§ 課題:
[A] 読解文によると、このトンネルの全長は推定でどれくらいか。
[B] 読解文のうち、「右の写真は、北口附近から振り返って撮影したトンネルだ。」を含む語句で始まり「作られたもののように見える。」で終わる部分を、「トンネル」を「隧道」に替えて書き直しなさい。
[C] 読解文で、筆者が実測せずにおおよその値として示しているこのトンネルの数値をすべて挙げなさい。

§ 読解文:
= = = =

もちろんそれは顔の皮の引きつった、しかし満面の笑み!!(笑)

かつて、とある廃鉱山の奥地で見た“スパイラル斜坑”という坑道を思いだした。それは幾重もループした急勾配の地下斜坑だった。

こちらはループには至らない半周(180度)だが、勾配の大きさと、カーブの厳しさ(曲率半径)は、間違いなく上回っている。
道路トンネル内で目にした勾配としては、過去最大級の“釜トンネル”(最急勾配15%)を越えた可能性がある。
少なくとも、カーブ内側の壁に面した部分については、確実に超越している。
実測はしていないが、この部分は写真からの読み取りでおおよそ30度≒58%程度の勾配があるようだ。   …酷い!(笑)




Post from RICOH THETA. - Spherical Image - RICOH THETA

こんなにパノラマ写真向きのトンネルもないだろう(笑)。

ぜひ、↑の画像をグリグリしてみてほしい。



トンネルという名の嵐は、あっという間に去る。
やつの命は、短い。
本当にヘアピンカーブの先端部分だけがトンネルになっている。
カーブがきつすぎて絶対に洞内を一望する事が出来ないが、全長は推定20mである。

また、トンネルの幅員と高さは、それぞれ4m程度だろう。
道幅が4mあるといえば、通常なら乗用車同士は十分すれ違えるのだが、このトンネルの場合は、急カーブのせいでおそらく無理だ。
軽自動車同士ならば可能だろうか? ぜったいに良い気分はしないだろうが…。

トンネル内で進行方向を反転させ、地上へ復帰する。
しかし、そこにあるのは相変わらずの半端ない急勾配道路。
そして、見覚えのある壁色をした民家の姿!
トンネルと民家の密着度は、【下から見た】ときの予想以上だった! トンネルの坑口が玄関先にあるという、トンネル好き垂涎の立地条件。




13:56 《現在地》

トンネルの北側坑門も、南側と同じデザインであった。
やはり扁額などはなく、本編の表題となっているトンネル名は、帰宅後の調査で判明したものである。

右の写真は、北口附近から振り返って撮影したトンネルだ。
眼下に先ほど通った道を、色々な障害物の隙間からではあるが、ぎりぎり見下ろせる。
トンネルを含む道路の線形を、無理矢理ハイライト表示してみた。

この案外に古そうなトンネルが、この場所に生み出された理由は明確ではない。
同じ道路線形でも、トンネルではなく切り通しとして開削してしまうことが出来そうな土被りしかない。
しかも、トンネルの断面が矩形ではなくアーチ型なので、開削工法ではなく、山岳工法で作られたもののように見える。
敢えて施工の非常に難しい曲線形のトンネルを設けたことには、何か深長な理由があってのことだと思うが、この点は未解決である。(これだけ土被りが浅いと、地上の建築物云々とか地上権云々という問題でも無い気がするが、どうなんだろう…。)

= = = =

§ データ:
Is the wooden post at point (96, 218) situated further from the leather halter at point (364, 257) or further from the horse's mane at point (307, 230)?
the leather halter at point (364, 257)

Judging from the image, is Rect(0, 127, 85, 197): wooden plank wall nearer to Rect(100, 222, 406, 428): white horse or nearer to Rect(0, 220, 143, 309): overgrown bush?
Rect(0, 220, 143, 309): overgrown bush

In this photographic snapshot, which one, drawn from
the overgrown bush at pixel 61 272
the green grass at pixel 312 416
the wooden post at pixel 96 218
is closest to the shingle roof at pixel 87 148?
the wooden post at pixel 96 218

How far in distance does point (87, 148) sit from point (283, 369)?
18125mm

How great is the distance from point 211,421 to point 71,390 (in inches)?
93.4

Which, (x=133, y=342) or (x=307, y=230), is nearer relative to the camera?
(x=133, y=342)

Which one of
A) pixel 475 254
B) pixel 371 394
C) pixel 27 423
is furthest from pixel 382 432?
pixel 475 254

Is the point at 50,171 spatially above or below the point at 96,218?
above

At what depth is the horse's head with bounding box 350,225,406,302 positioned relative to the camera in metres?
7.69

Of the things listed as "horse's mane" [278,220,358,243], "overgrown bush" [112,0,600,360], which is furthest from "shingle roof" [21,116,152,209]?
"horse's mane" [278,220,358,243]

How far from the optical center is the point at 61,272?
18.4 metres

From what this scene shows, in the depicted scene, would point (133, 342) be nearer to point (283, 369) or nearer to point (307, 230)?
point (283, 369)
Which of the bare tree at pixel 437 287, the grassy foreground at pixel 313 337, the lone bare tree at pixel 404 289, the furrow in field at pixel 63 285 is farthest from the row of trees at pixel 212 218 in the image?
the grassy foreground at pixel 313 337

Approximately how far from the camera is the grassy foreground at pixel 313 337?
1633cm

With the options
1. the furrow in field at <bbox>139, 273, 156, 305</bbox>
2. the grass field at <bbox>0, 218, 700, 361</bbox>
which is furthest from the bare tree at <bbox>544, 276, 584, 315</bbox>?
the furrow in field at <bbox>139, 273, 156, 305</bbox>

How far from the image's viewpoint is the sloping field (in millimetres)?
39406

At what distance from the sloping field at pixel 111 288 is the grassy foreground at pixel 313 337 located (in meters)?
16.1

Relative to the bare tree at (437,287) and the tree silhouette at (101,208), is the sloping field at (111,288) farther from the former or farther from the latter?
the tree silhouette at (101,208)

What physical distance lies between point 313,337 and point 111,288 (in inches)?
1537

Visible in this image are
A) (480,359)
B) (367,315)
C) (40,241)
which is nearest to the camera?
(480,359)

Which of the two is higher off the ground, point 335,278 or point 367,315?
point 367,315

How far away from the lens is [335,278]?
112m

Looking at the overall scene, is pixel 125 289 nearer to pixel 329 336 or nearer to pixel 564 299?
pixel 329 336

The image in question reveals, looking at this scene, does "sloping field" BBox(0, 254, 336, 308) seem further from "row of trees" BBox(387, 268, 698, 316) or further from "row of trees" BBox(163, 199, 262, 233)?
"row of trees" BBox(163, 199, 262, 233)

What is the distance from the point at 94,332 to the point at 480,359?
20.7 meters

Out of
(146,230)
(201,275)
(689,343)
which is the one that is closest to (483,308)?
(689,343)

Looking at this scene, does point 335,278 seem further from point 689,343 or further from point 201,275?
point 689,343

= = = =

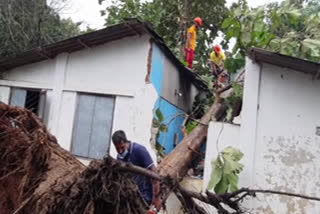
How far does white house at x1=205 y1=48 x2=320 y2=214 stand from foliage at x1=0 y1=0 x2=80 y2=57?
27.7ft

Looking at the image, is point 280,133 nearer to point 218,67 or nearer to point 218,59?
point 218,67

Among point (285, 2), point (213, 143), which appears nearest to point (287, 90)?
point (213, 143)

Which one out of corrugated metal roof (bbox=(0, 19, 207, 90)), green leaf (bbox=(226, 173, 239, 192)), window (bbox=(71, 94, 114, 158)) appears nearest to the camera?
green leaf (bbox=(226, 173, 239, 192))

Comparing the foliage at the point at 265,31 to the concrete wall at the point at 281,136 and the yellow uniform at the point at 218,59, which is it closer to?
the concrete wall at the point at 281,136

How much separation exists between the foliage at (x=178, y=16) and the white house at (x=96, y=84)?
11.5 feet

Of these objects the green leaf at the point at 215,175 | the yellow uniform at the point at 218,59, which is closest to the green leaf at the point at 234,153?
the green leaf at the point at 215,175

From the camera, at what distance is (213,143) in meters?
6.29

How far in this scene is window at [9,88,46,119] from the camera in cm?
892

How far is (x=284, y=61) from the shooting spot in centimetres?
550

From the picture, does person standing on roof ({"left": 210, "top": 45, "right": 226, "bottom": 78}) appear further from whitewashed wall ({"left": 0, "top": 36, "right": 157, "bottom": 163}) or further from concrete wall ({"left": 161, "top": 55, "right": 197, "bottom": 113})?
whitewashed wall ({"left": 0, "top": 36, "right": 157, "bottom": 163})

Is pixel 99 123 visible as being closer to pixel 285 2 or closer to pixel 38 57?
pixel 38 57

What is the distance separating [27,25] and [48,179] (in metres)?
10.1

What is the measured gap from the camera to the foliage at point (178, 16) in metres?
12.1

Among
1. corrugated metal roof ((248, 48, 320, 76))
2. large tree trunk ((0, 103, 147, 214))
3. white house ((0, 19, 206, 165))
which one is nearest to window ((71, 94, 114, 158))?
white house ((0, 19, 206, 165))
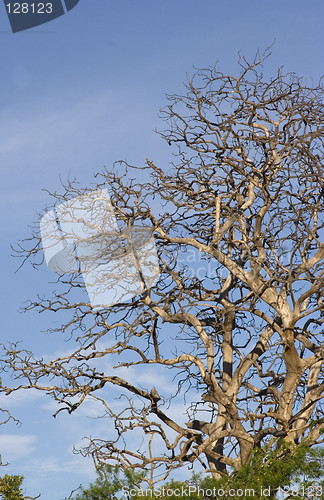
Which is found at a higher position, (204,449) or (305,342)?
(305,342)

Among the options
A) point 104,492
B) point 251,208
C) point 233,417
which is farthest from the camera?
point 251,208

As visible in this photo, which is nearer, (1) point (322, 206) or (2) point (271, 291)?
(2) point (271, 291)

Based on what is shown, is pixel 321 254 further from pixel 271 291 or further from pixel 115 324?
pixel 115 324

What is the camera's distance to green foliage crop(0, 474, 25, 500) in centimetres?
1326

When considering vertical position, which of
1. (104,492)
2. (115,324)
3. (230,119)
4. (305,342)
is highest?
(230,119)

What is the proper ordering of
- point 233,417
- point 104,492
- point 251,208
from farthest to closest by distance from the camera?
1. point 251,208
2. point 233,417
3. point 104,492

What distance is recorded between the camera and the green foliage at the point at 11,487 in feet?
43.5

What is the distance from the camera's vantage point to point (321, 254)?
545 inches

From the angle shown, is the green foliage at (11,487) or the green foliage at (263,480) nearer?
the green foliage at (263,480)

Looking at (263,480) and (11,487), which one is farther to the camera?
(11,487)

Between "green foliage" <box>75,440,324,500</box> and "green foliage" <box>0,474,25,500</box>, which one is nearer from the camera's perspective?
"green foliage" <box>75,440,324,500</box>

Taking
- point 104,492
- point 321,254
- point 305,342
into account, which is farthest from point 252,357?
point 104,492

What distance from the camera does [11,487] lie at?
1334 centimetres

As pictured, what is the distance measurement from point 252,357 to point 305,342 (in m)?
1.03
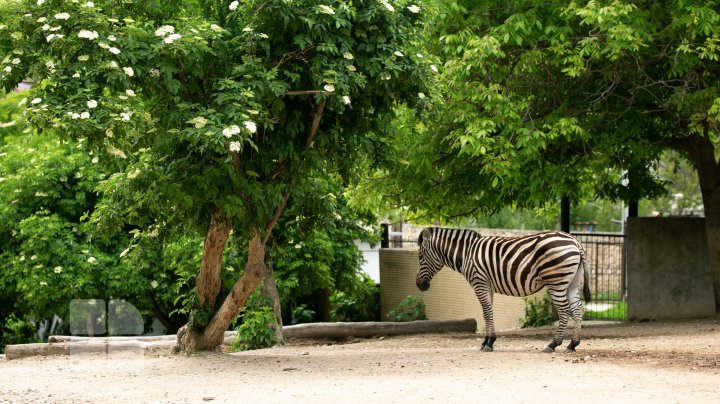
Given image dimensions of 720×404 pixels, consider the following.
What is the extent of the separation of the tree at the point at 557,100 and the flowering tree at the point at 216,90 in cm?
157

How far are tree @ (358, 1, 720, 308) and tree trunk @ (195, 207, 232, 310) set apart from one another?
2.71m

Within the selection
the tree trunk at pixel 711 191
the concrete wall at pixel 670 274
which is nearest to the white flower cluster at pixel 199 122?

= = = =

§ 課題別解答:
[A] 推定20mである。

[B]
右の写真は、北口附近から振り返って撮影した隧道だ。
眼下に先ほど通った道を、色々な障害物の隙間からではあるが、ぎりぎり見下ろせる。
隧道を含む道路の線形を、無理矢理ハイライト表示してみた。

この案外に古そうな隧道が、この場所に生み出された理由は明確ではない。
同じ道路線形でも、隧道ではなく切り通しとして開削してしまうことが出来そうな土被りしかない。
しかも、隧道の断面が矩形ではなくアーチ型なので、開削工法ではなく、山岳工法で作られたもののように見える。

[C]
カーブ内側の壁に面した部分の勾配：約30度≒58%
全長：推定20m
幅員：約4m
高さ：約4m